Physicians who want non-compete clauses in their employment agreements should be wary of the specific enforceability requirements found in the Texas Commerce Code.  The Code could thwart the intentions of the employer if the covenant not to compete is not carefully drafted.

Texas Commerce Code § 15.50 governs the enforceability of non-compete covenants. To be enforceable, the covenant must contain reasonable limitations as to time, geographical area, and scope of activity.  Additionally, the covenant must be ancillary to or part of another enforceable agreement, and the limitations cannot impose a restraint that is greater than necessary to protect business interests.

To enforce a non-compete covenant against a physician, however, the statute creates additional requirements.  In addition to complying with the above threshold elements, a covenant restricting a physician must also meet the following physician-specific requirements:

  • The covenant must not deny the departing physician access to patient lists covering a specific period of time;
  • The covenant must provide the physician with access to patient records, subject to patient authorization and other requirements;
  • The covenant must also provide a buyout provision enabling the departing physician to buyout the covenant; and
  • The covenant must give the physician access to certain acute patients.
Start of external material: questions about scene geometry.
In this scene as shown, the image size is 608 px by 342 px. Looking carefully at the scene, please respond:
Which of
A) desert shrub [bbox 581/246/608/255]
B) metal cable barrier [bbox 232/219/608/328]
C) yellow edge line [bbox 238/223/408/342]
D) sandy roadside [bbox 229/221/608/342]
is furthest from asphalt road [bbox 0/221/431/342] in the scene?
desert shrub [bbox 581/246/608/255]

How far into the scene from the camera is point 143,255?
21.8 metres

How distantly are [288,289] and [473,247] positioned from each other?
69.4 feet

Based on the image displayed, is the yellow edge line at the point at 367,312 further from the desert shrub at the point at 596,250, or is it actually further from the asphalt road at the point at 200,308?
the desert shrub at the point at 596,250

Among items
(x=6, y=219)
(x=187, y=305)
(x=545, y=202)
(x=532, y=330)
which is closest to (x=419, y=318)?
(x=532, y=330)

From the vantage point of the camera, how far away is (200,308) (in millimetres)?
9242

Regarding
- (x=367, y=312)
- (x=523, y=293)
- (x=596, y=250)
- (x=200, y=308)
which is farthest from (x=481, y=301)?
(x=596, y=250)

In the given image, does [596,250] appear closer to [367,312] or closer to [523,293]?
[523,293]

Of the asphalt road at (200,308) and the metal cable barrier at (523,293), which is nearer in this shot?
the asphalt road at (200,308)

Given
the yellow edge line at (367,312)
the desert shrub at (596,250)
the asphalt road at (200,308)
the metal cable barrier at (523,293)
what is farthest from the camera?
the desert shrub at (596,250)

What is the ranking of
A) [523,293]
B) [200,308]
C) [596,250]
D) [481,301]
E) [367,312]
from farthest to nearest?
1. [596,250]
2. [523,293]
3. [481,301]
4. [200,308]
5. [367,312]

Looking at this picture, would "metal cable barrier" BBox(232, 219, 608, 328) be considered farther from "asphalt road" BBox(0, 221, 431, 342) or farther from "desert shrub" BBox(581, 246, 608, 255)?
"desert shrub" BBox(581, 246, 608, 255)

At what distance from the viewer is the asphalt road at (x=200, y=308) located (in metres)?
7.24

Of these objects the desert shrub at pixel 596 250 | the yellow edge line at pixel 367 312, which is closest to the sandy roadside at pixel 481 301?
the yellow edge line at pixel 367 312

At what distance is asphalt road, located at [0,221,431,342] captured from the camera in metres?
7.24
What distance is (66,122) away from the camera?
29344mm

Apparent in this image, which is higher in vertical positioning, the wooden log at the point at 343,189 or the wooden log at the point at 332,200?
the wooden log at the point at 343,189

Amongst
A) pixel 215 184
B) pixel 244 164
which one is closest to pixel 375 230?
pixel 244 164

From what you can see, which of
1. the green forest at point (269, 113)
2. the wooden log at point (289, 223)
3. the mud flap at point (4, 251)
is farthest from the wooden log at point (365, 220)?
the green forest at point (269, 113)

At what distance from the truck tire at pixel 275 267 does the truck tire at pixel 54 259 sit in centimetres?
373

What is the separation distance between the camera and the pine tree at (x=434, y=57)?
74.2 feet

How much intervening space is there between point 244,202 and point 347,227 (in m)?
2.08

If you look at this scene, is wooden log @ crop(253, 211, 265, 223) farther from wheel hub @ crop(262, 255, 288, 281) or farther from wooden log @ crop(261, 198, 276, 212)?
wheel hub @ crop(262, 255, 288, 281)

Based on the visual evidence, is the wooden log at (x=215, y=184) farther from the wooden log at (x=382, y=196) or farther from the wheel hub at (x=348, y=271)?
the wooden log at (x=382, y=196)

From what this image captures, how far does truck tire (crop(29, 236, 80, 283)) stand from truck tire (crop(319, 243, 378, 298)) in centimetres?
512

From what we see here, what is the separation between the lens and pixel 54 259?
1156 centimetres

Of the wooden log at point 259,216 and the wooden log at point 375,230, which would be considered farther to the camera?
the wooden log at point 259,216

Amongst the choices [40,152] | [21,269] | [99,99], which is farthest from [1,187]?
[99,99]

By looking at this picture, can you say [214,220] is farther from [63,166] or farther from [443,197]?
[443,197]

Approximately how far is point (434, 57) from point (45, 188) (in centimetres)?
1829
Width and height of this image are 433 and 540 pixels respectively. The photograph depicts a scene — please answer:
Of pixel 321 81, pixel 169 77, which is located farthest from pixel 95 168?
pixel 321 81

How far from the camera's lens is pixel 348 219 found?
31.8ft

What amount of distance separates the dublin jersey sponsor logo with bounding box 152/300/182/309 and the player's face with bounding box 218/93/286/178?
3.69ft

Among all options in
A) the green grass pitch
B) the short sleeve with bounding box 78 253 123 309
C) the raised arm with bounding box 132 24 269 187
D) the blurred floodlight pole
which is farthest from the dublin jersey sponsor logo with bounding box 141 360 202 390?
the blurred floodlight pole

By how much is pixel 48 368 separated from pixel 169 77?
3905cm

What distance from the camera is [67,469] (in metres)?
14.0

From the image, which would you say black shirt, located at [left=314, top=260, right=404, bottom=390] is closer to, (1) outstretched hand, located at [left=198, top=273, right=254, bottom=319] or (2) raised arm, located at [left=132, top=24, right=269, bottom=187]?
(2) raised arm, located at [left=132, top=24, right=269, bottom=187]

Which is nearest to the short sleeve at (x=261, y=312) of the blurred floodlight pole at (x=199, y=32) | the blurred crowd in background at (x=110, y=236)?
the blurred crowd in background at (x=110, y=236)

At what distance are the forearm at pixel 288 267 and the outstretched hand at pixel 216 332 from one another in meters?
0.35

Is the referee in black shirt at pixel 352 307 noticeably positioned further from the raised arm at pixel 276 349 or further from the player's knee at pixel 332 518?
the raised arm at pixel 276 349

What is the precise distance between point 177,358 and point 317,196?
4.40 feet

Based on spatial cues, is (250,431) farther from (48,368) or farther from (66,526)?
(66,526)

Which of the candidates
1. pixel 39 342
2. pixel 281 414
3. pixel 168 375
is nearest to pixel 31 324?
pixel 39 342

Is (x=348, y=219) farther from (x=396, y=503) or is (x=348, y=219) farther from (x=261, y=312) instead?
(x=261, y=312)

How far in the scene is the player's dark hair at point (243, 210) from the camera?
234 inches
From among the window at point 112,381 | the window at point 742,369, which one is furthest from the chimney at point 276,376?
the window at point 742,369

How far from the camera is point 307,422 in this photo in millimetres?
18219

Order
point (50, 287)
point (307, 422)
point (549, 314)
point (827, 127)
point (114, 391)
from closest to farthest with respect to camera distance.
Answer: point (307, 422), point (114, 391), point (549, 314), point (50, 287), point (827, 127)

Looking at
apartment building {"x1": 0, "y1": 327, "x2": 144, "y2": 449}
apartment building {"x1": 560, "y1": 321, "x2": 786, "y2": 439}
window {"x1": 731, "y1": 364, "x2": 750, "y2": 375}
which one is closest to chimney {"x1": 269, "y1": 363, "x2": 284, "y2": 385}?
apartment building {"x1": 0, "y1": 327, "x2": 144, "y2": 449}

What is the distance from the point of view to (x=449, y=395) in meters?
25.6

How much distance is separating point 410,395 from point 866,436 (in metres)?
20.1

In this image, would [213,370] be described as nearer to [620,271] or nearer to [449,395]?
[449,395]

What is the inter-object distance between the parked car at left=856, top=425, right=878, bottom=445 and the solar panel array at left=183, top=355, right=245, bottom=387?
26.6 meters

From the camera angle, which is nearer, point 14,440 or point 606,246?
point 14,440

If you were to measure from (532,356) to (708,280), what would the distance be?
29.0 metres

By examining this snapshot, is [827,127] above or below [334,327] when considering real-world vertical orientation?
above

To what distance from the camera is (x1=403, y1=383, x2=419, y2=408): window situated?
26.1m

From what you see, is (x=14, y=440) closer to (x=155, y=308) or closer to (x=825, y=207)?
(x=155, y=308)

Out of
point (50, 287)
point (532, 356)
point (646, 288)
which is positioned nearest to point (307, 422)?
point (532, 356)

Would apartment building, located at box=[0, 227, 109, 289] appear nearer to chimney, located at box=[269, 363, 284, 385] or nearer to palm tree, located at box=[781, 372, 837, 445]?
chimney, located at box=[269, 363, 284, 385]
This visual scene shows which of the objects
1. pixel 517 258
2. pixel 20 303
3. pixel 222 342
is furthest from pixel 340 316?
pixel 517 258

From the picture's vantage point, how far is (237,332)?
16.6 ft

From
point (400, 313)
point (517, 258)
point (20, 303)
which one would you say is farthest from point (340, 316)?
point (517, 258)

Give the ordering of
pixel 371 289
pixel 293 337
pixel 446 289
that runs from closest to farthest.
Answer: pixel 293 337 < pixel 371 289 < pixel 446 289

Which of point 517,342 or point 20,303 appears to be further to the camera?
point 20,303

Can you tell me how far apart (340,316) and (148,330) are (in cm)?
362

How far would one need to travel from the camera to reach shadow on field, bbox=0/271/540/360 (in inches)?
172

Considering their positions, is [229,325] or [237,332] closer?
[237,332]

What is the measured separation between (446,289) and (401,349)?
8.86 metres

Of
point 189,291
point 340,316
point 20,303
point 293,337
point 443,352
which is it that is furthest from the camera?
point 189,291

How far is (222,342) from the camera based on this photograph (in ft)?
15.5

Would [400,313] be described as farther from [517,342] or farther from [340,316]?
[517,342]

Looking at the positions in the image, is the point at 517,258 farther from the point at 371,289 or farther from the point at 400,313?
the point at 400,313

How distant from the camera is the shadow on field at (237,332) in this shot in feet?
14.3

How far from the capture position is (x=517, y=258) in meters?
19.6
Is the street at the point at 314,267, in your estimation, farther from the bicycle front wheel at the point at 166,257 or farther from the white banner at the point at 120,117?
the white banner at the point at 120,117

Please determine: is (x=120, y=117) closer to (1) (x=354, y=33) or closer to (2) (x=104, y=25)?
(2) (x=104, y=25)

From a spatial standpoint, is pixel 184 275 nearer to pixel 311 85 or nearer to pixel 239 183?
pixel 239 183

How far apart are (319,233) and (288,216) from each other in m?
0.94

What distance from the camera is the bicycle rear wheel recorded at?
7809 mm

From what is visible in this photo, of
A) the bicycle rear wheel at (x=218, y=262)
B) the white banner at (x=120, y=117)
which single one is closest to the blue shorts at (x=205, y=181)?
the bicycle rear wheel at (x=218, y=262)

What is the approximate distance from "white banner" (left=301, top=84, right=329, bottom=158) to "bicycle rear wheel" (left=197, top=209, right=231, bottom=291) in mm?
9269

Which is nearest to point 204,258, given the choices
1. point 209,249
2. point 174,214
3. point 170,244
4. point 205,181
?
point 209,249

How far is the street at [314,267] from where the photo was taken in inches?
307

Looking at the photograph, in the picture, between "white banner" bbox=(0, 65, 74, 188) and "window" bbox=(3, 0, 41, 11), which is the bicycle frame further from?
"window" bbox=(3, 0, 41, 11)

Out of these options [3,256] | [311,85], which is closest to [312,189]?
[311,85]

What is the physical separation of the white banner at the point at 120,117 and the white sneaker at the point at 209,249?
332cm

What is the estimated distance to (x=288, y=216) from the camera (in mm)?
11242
There is a very narrow exception to the four physician-specific requirements outlined above.  The exception applies in the context of a physician investor who owns a business interest in a licensed hospital or in an ambulatory surgical center.  In those scenarios, the covenant is enforceable against the departing physician without the physician-specific statutory requirements.

There is a strong argument that the exception should be broader and should cover many other forms of investments where the investor physician does not treat patients, such as therapy centers and E.R. facilities.  Nonetheless, the Code draws a distinction between different types of investments (licensed hospitals and ambulatory surgery centers, and other investments), and while the exception makes sense, it is narrow and its scope will likely be litigated in court.

The complexity of the non-compete Texas statute is patent and covenants not to compete should be carefully drafted.  Physicians should be aware of the statutory requirements when entering into employment agreements, and should seek competent counsel to review and draft their employment agreements to ensure that their business is properly protected.